Si tratta di un problema annoso e difficile da risolvere, ma che, innegabilmente, esiste. Ci sono troppe differenze di prezzo e di servizio tra due alberghi con lo stesso numero di stelle in due Regioni diverse. Ma questa è esattamente una delle competenze che fanno capo alle Regioni. La mia opinione è che occorre un organismo, magari internazionale, che sia super partes e possa applicare criteri comuni a tutti gli alberghi del Paese. Un percorso lungo.
Che cosa ne pensa della crisi di Alitalia? Una compagnia nazionale rimpicciolita, come quella che è nata, che riflessi può avere sul turismo italiano?
Sono interessato a un vettore efficiente che porti più persone possibile in modo efficace in Italia direttamente, e sottolineo, direttamente, dal maggior numero di destinazioni. Per questo, effettivamente, sono molto preoccupato da ciò che sta avvenendo. La situazione aerea e la mancanza di grandi e grandissimi alberghi sono i miei principali assilli. Ma, ripeto: partiamo da ciò che c’è.

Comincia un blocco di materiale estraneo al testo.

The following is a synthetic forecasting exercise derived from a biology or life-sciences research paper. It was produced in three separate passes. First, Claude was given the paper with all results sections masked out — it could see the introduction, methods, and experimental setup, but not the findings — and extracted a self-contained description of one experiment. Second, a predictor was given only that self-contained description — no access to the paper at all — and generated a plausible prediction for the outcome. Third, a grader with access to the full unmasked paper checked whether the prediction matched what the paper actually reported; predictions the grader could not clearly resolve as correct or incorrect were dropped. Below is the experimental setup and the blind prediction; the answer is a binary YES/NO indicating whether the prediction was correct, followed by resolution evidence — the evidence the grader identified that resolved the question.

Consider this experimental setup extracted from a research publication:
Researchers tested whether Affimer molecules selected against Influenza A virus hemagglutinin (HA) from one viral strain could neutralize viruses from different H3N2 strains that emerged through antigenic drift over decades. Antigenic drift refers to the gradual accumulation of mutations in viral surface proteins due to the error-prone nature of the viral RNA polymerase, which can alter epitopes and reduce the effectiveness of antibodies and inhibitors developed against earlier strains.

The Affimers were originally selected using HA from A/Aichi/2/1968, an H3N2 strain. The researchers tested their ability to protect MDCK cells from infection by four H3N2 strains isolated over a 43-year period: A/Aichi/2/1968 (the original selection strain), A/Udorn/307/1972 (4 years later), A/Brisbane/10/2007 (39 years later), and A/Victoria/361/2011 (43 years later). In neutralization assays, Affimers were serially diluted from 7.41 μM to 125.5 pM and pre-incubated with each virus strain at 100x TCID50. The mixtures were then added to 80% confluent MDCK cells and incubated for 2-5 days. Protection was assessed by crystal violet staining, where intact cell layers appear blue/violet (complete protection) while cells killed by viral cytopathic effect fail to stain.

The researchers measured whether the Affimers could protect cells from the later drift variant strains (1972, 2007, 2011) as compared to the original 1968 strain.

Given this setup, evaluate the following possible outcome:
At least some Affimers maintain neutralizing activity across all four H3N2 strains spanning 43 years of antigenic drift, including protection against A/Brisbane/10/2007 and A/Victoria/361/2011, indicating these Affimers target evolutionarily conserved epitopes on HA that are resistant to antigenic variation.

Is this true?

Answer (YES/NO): NO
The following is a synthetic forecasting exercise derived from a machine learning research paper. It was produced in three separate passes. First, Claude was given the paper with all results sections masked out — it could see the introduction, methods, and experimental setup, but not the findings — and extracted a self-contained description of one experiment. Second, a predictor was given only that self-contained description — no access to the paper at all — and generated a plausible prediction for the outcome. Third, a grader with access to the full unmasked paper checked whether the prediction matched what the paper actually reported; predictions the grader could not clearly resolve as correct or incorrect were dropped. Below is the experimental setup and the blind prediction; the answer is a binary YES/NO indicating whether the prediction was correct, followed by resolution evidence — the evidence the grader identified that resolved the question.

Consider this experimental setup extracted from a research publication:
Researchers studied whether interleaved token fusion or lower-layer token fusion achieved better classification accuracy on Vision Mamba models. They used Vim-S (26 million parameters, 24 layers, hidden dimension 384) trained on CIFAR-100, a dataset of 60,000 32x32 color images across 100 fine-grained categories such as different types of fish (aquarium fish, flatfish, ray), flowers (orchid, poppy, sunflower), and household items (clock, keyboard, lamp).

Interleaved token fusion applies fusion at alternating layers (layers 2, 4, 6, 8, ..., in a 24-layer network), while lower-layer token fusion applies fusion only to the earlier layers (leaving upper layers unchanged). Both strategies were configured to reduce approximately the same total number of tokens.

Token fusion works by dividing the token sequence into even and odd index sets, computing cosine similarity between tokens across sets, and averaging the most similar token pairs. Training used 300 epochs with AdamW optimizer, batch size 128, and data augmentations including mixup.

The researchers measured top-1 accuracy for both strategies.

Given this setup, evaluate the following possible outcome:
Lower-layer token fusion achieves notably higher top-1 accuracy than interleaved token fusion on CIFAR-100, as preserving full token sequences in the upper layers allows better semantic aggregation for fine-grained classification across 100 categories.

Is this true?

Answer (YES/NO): NO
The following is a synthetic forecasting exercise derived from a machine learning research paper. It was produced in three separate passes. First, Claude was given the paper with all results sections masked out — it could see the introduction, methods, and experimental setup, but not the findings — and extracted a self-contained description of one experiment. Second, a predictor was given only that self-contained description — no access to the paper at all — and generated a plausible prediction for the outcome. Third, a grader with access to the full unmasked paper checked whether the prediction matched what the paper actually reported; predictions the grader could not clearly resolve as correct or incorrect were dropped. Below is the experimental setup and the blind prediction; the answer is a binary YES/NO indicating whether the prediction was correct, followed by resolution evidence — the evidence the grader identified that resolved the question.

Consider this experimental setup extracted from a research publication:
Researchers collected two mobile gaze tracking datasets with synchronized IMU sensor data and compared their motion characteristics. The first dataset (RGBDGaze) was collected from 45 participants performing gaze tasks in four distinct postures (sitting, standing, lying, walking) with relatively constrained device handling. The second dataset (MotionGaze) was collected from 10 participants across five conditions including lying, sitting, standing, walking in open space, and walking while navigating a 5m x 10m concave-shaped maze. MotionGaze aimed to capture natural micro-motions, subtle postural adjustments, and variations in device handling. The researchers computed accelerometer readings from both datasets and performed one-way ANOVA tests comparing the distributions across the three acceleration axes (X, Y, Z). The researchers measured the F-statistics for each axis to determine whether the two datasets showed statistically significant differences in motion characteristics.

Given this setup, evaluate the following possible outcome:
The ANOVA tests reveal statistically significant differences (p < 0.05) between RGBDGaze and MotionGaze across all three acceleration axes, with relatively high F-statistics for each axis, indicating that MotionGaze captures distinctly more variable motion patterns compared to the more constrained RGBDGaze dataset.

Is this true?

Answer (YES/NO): YES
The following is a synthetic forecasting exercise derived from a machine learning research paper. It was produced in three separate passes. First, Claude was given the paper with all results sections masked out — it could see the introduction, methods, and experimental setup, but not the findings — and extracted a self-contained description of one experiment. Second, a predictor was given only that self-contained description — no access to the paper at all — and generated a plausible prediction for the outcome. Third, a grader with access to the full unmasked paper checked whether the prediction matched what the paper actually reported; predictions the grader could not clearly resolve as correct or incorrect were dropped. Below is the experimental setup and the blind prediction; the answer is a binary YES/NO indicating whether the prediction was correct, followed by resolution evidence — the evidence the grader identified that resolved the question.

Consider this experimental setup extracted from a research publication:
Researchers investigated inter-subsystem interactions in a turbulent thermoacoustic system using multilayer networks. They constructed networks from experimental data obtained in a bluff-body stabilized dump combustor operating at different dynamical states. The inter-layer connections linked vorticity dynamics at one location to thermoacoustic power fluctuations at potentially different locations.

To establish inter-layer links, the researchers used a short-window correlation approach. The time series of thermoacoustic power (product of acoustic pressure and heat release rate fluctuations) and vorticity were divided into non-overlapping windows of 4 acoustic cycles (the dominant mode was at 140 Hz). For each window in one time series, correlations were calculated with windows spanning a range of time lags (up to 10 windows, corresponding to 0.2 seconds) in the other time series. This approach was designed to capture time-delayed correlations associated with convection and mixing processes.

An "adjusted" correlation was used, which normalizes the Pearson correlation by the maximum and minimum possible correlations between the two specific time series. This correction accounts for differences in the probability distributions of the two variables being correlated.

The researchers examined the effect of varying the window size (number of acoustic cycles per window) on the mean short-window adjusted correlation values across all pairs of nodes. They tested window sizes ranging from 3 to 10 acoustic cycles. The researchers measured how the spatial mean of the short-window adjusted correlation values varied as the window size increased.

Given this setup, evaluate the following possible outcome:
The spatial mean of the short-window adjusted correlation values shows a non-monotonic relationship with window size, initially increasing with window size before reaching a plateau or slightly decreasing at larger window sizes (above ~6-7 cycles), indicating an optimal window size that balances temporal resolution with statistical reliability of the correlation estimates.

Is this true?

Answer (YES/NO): NO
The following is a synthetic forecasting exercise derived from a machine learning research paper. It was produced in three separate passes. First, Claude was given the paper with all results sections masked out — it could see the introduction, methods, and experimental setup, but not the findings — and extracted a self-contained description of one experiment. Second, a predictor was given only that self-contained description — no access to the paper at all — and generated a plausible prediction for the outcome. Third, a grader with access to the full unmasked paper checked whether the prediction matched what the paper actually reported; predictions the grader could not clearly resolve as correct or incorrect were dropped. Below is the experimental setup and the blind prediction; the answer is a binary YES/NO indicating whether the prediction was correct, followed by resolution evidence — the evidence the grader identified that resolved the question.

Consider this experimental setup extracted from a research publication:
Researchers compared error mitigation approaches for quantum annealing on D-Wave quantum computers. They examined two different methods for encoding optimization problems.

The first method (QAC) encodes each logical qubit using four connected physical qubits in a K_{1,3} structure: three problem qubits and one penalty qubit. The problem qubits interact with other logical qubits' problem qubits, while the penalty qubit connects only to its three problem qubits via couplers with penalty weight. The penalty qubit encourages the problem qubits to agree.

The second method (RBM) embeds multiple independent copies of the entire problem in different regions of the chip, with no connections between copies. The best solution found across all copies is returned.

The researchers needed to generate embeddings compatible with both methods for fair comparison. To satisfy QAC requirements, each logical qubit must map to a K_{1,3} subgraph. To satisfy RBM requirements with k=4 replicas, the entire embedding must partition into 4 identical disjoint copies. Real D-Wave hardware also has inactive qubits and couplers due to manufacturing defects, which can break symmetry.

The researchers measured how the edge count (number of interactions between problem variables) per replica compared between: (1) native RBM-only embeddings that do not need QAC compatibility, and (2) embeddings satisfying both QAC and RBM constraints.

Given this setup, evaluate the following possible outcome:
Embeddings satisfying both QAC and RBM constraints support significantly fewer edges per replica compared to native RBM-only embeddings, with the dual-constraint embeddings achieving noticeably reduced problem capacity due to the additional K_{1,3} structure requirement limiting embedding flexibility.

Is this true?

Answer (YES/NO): YES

Altro tema. Praticamente tutti i presidenti dell’Enit che l’hanno preceduta, così come tutti i Ministri che si sono occupati di turismo nella storia della Repubblica italiana hanno ripetuto che occorre destagionalizzare l’offerta. Lei vuole rimanere nel solco della tradizione?
(ride...) Bisogna ammettere che anche questo è un tema importante però, più che declamarlo, mi sono messo a tentare di dare un contenuto a questo slogan. Partiamo da un dato che mi impressiona ogni volta: il 50% dell’Italia, ovvero il Meridione, è visitato ogni anno da un numero di persone di poco inferiore rispetto a quelle che, sempre in un anno, visitano Venezia. Ovvero stiamo parlando di circa 22-23 milioni contro 25 milioni. Questo direi che è il vero problema che dobbiamo risolvere. Come? Utilizzando proprio quei fattori destagionalizzanti di cui si diceva, ovvero strumenti e offerte che ci permettano di attirare visitatori al di fuori dalle date e dai periodi canonici del turismo di massa. Uno di questi fattori destagionalizzanti è, ad esempio, il golf, che attira clienti di alto e altissimo livello ed è in grado anche di tutelare nel tempo le bellezze naturalistiche di cui il Sud è ricchissimo. Un altro fattore destagionalizzante è il ciclismo. Sul turismo in bicicletta ci sono Paesi del Nord Europa che hanno costruito il loro successo ed è da quelle esperienze che dovremmo imparare anche noi. Con l’associazione dei costruttori di biciclette ci siamo già messi al lavoro: abbiamo preparato insieme a loro cinque itinerari straordinari soprattutto nel Sud Italia che stiamo già promuovendo all’estero attraverso canali dedicati. Un altro esempio è l’enogastronomia che permette di scoprire un’Italia nascosta che pochi, all’estero, ma purtroppo anche in Italia, conoscono.
Lei parlava prima del brand Italia. Di che cosa si tratta esattamente? Quale è il suo contenuto?
Consiste nell’italian lifestyle che è rintracciabile anche, ma non solo, ovviamente, lontano dalle città d’arte. È quello che chiamo il “perdersi” che è quello che faccio di solito quando viaggio. Mi emoziona molto di più scoprire, spesso casualmente, la campagna francese che Parigi. Noi dovremmo riuscire a far emozionare i turisti stranieri per le nostre campagne e non solo per le nostre mete classiche. Questo alcuni imprenditori particolarmente lungimiranti lo hanno capito e su questo si stanno concentrando. E sono quelli che coglieranno i frutti migliori quando la crisi sarà finita.